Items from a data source
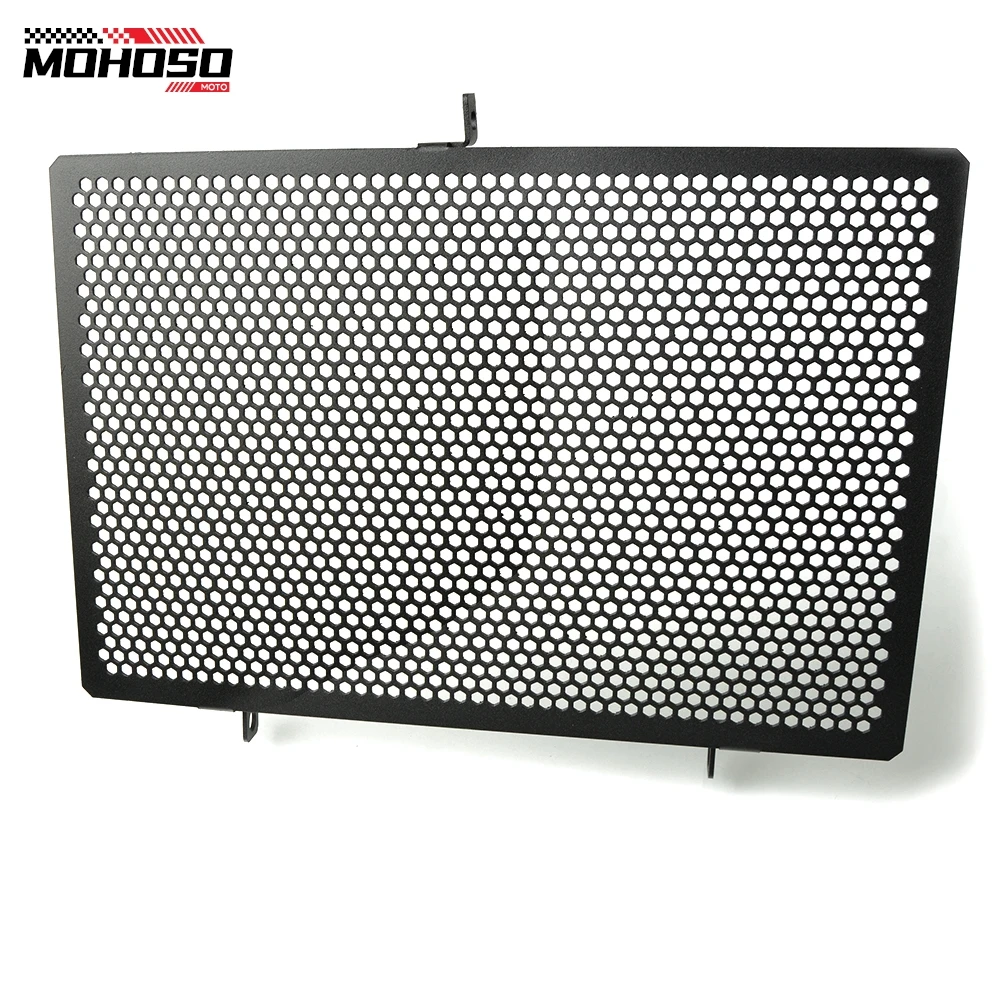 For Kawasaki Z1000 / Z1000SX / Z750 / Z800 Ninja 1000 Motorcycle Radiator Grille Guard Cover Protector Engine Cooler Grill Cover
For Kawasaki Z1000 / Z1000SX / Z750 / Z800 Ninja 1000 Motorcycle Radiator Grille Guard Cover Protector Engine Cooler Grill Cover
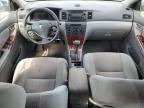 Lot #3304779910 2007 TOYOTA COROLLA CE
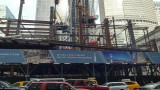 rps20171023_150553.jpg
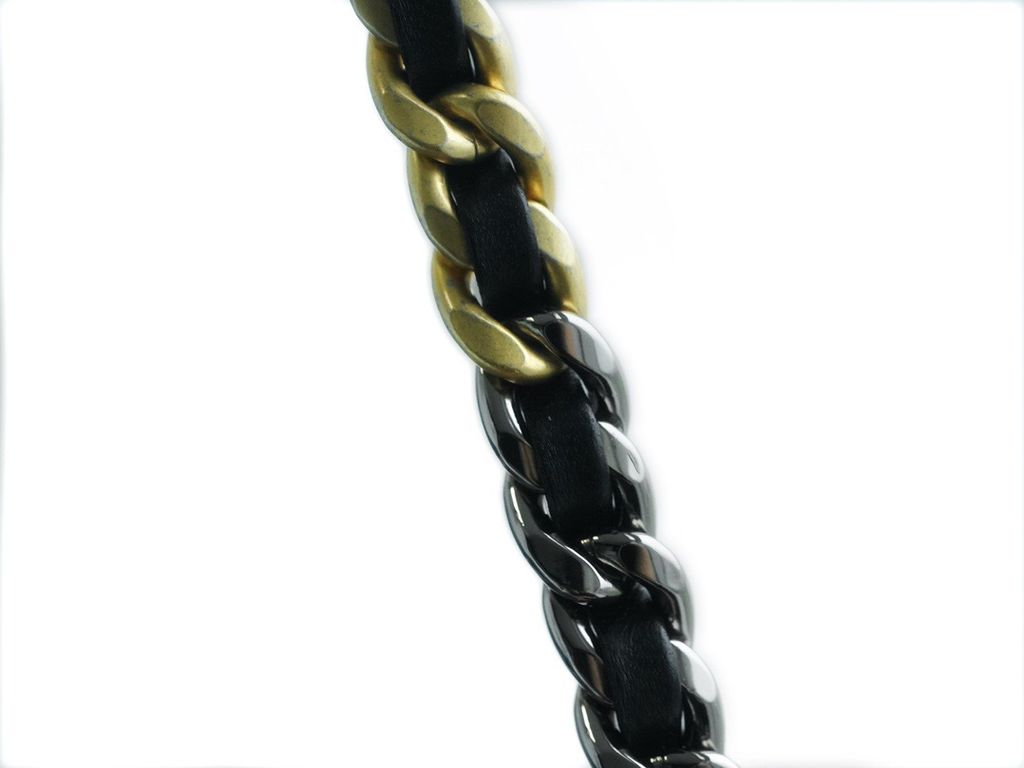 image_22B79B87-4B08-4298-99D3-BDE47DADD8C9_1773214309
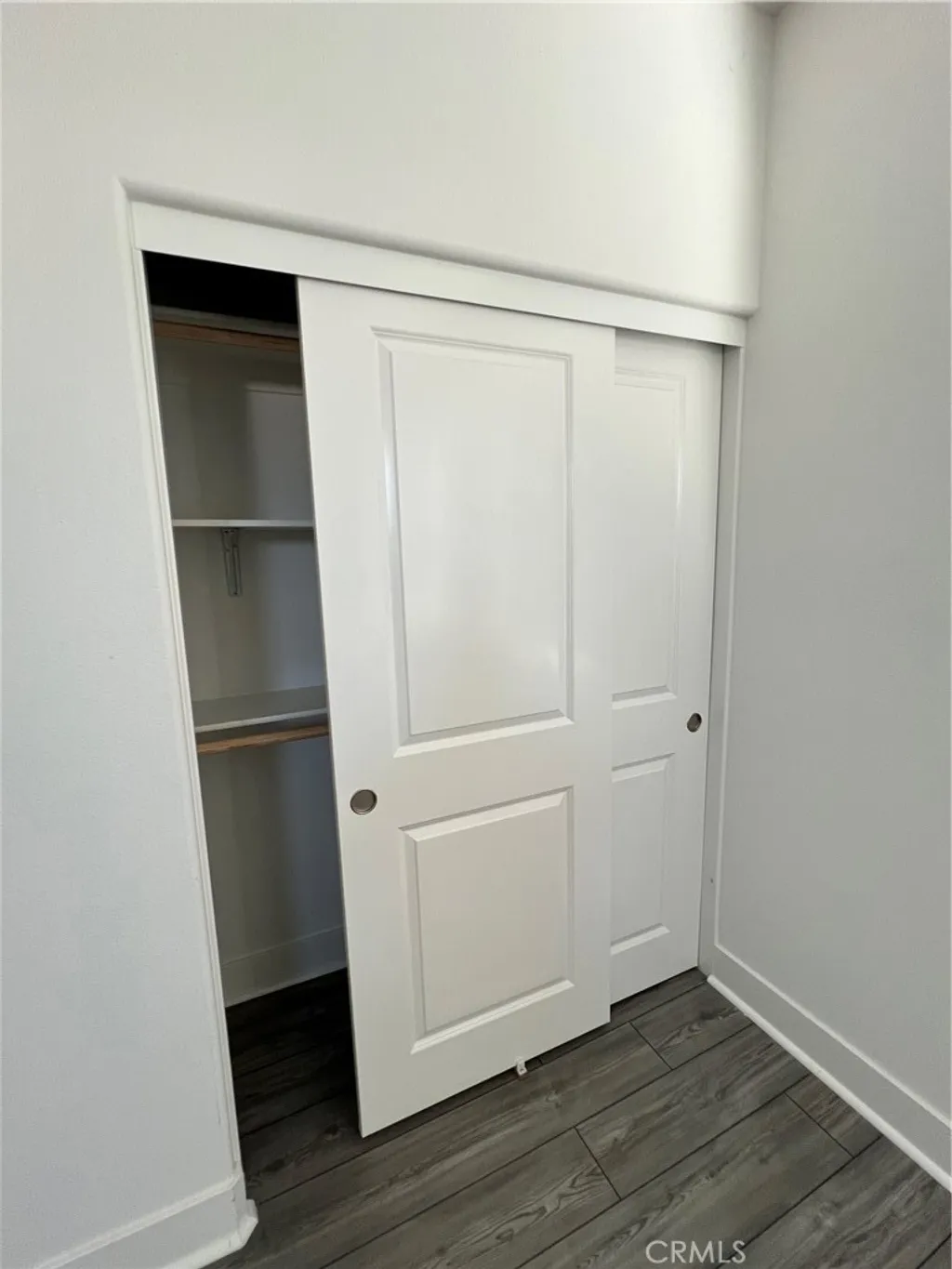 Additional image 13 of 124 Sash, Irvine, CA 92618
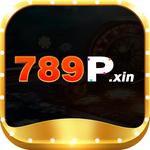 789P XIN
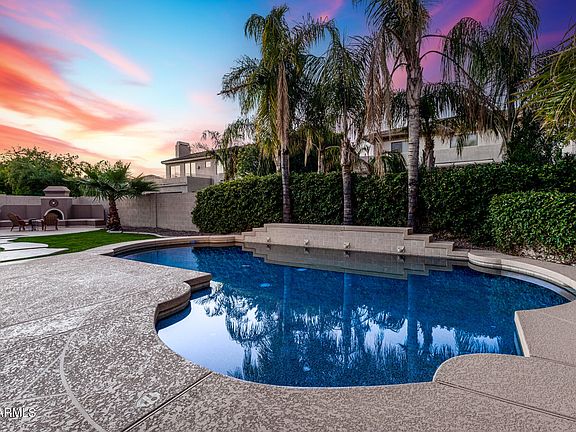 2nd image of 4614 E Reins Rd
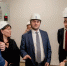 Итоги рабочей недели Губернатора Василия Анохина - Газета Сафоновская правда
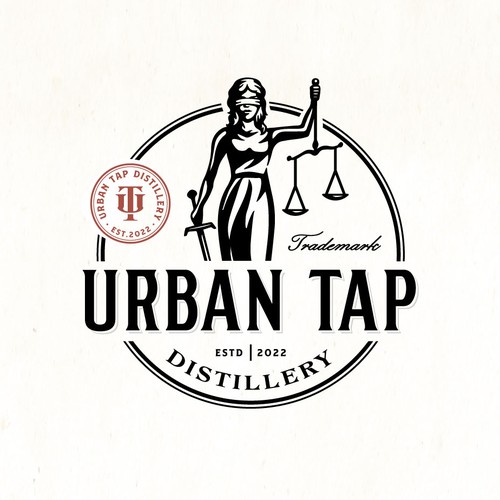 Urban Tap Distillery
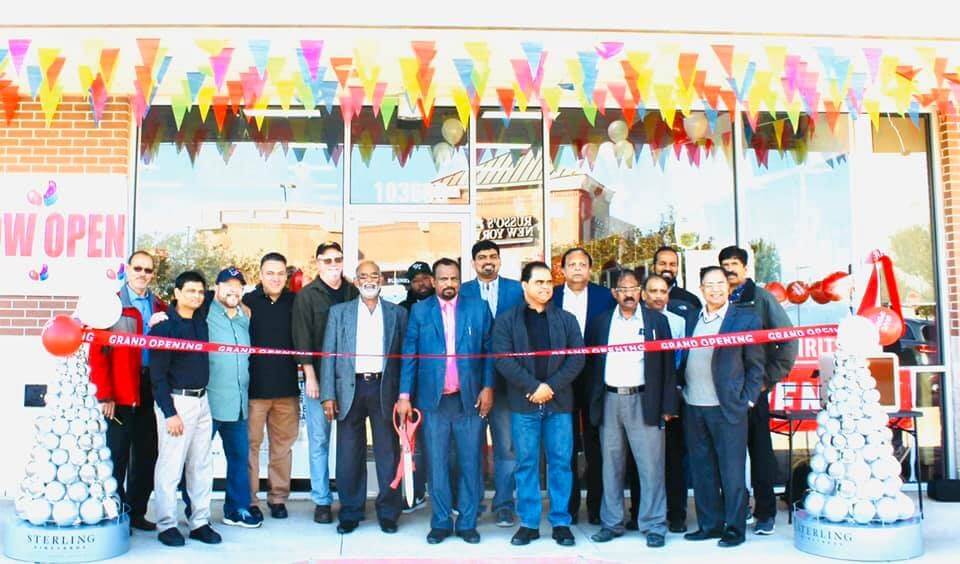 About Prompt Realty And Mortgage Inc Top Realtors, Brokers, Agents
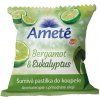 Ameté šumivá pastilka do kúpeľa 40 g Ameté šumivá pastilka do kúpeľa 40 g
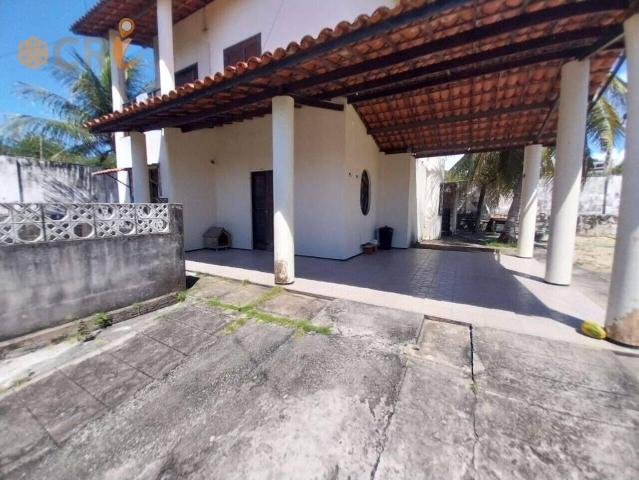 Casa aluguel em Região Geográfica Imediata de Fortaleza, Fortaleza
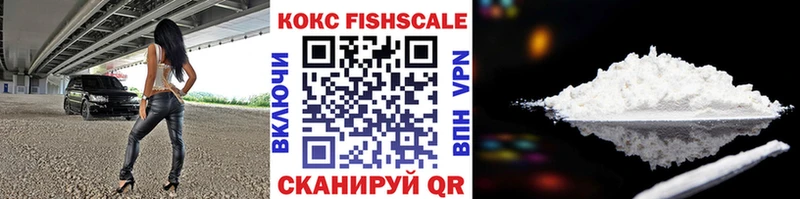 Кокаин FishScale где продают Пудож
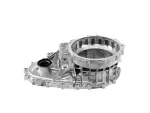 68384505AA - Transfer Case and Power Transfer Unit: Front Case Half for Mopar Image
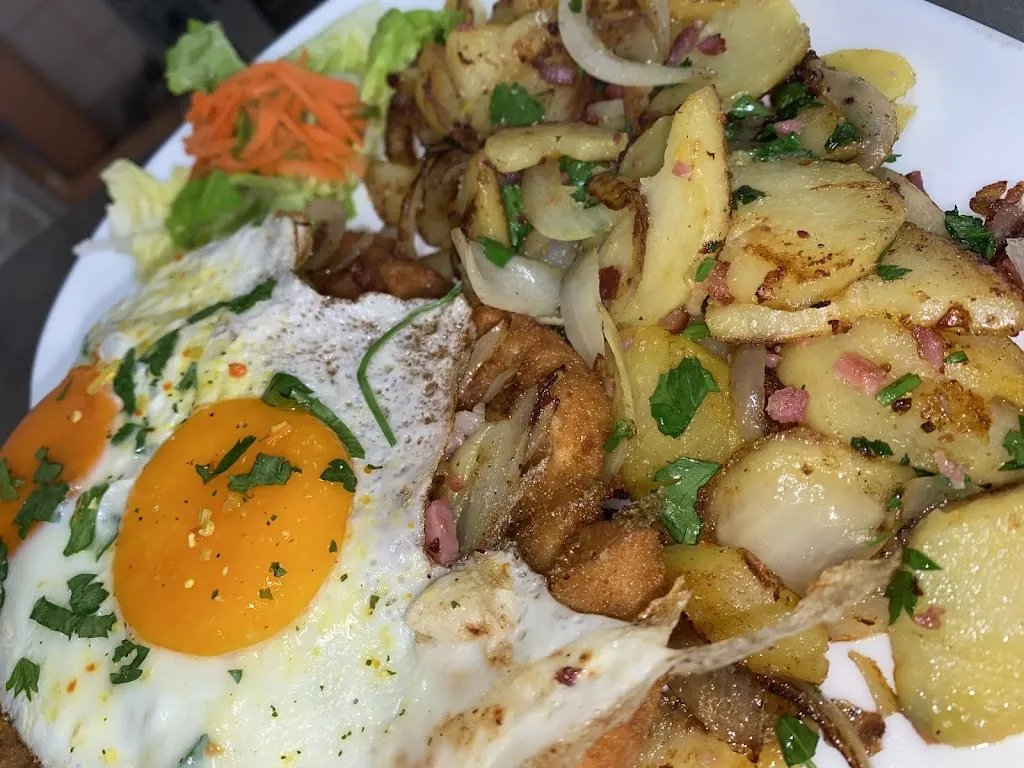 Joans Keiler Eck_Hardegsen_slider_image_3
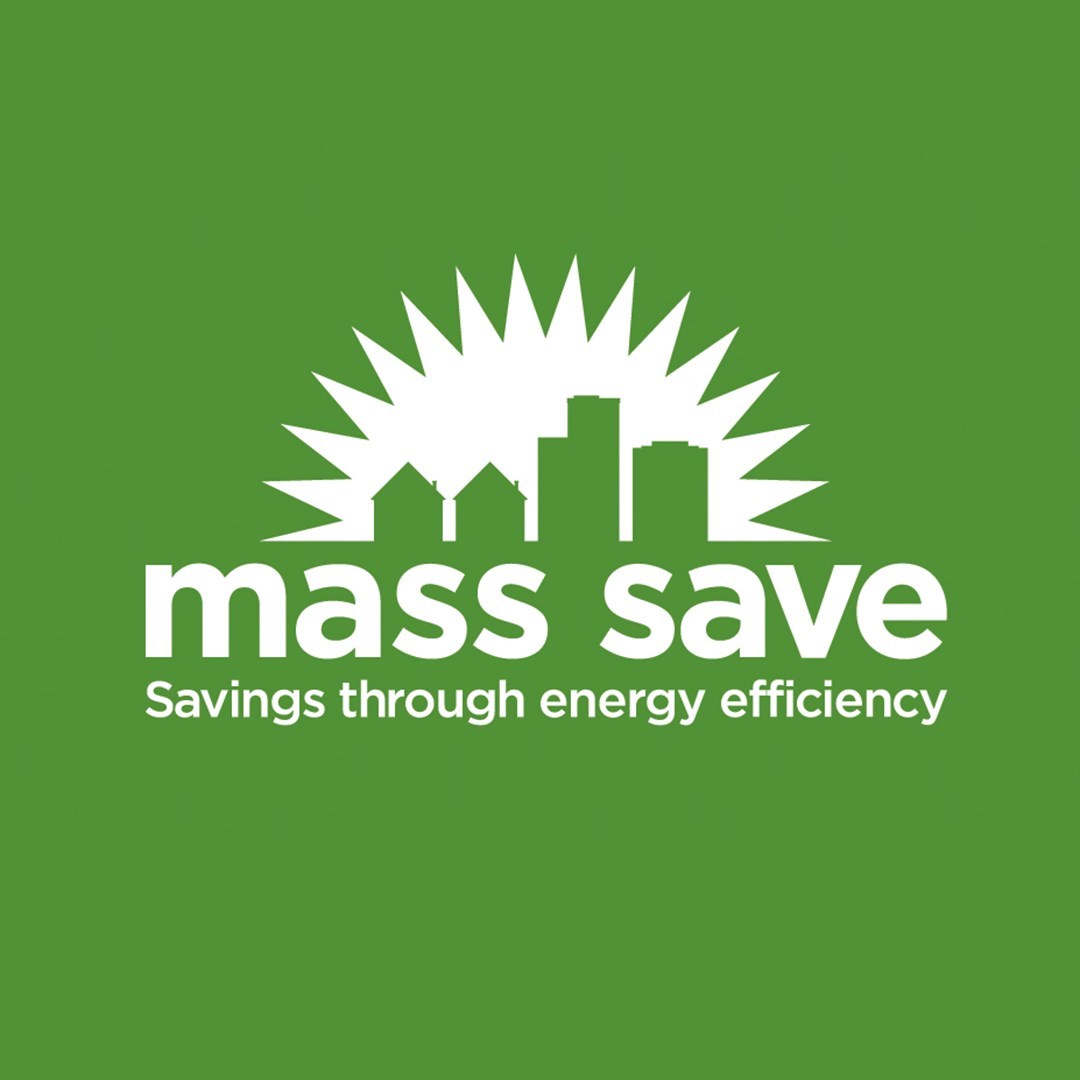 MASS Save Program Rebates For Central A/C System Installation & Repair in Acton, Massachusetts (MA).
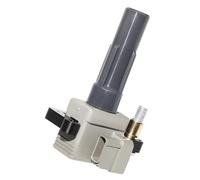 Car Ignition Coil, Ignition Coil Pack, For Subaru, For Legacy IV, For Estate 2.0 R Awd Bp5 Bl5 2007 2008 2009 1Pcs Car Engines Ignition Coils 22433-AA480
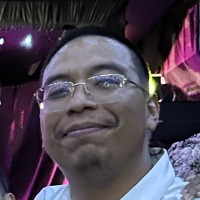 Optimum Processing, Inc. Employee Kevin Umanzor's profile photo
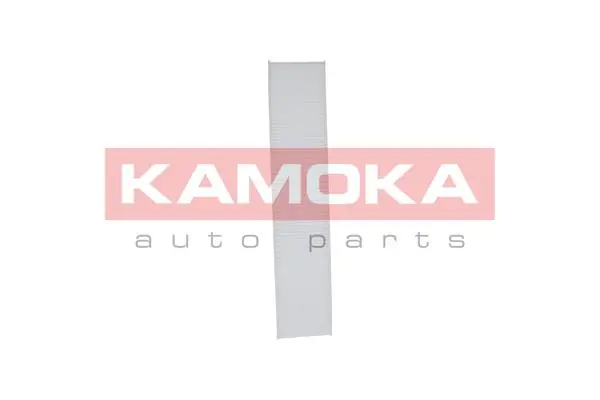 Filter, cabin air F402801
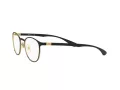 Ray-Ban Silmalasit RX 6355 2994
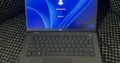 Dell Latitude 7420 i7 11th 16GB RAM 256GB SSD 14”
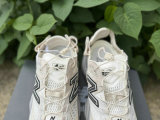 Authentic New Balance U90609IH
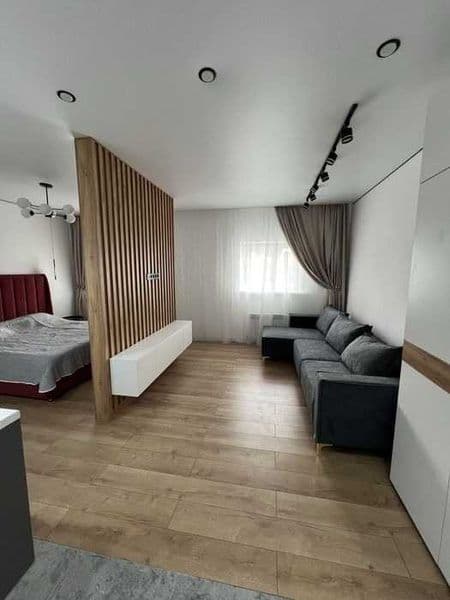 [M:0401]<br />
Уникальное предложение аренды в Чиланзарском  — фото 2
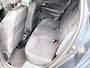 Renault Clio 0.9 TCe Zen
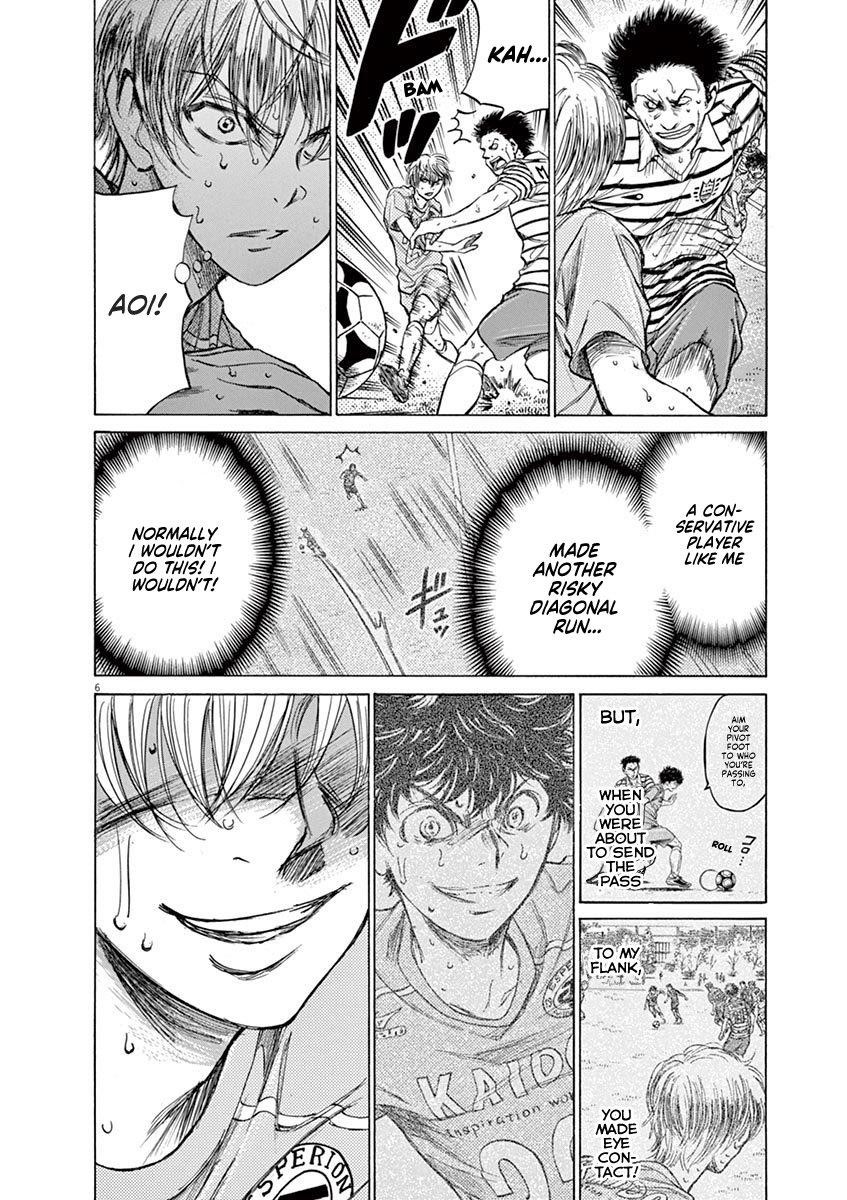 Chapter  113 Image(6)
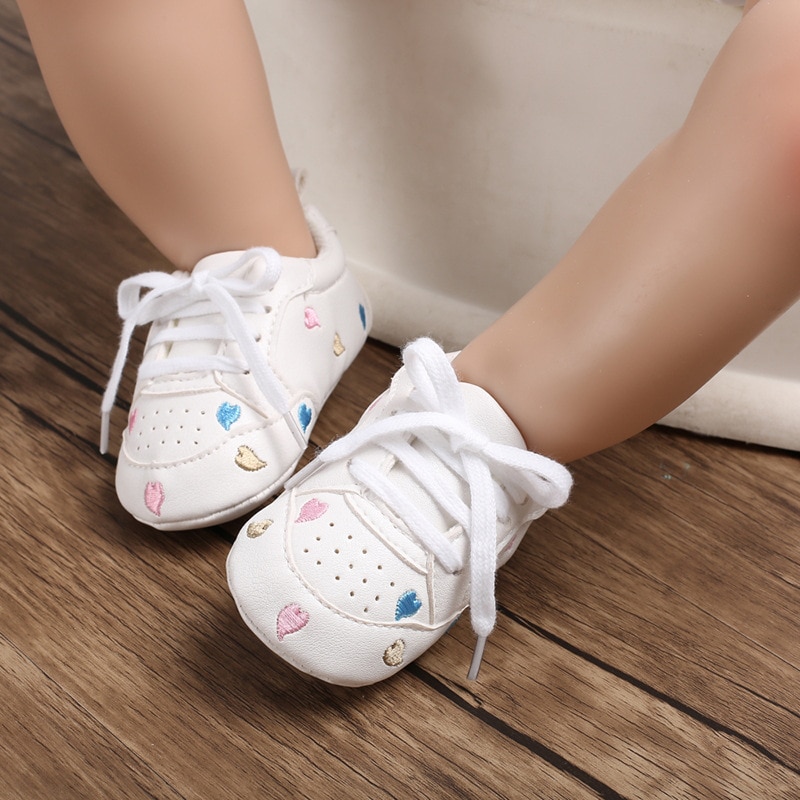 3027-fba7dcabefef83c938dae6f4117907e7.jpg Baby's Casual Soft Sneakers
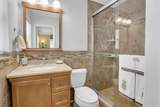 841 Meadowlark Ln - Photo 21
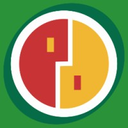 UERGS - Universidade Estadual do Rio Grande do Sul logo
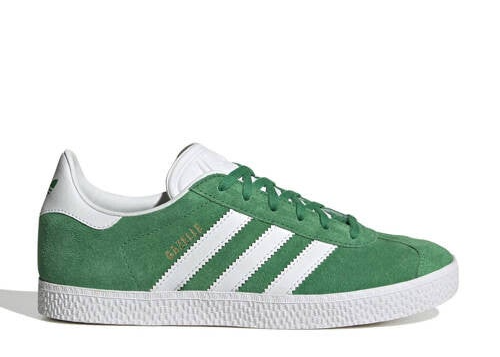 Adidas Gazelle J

Your task: Only the pictures may be dropped; print every record exactly as given.

Task solution:
 For Kawasaki Z1000 / Z1000SX / Z750 / Z800 Ninja 1000 Motorcycle Radiator Grille Guard Cover Protector Engine Cooler Grill Cover
For Kawasaki Z1000 / Z1000SX / Z750 / Z800 Ninja 1000 Motorcycle Radiator Grille Guard Cover Protector Engine Cooler Grill Cover
 Lot #3304779910 2007 TOYOTA COROLLA CE
 rps20171023_150553.jpg
 image_22B79B87-4B08-4298-99D3-BDE47DADD8C9_1773214309
 Additional image 13 of 124 Sash, Irvine, CA 92618
 789P XIN
 2nd image of 4614 E Reins Rd
 Итоги рабочей недели Губернатора Василия Анохина - Газета Сафоновская правда
 Urban Tap Distillery
 About Prompt Realty And Mortgage Inc Top Realtors, Brokers, Agents
 Ameté šumivá pastilka do kúpeľa 40 g Ameté šumivá pastilka do kúpeľa 40 g
 Casa aluguel em Região Geográfica Imediata de Fortaleza, Fortaleza
 Кокаин FishScale где продают Пудож
 68384505AA - Transfer Case and Power Transfer Unit: Front Case Half for Mopar Image
 Joans Keiler Eck_Hardegsen_slider_image_3
 MASS Save Program Rebates For Central A/C System Installation & Repair in Acton, Massachusetts (MA).
 Car Ignition Coil, Ignition Coil Pack, For Subaru, For Legacy IV, For Estate 2.0 R Awd Bp5 Bl5 2007 2008 2009 1Pcs Car Engines Ignition Coils 22433-AA480
 Optimum Processing, Inc. Employee Kevin Umanzor's profile photo
 Filter, cabin air F402801
 Ray-Ban Silmalasit RX 6355 2994
 Dell Latitude 7420 i7 11th 16GB RAM 256GB SSD 14”
 Authentic New Balance U90609IH
 [M:0401]<br />
Уникальное предложение аренды в Чиланзарском  — фото 2
 Renault Clio 0.9 TCe Zen
 Chapter  113 Image(6)
 3027-fba7dcabefef83c938dae6f4117907e7.jpg Baby's Casual Soft Sneakers
 841 Meadowlark Ln - Photo 21
 UERGS - Universidade Estadual do Rio Grande do Sul logo
 Adidas Gazelle J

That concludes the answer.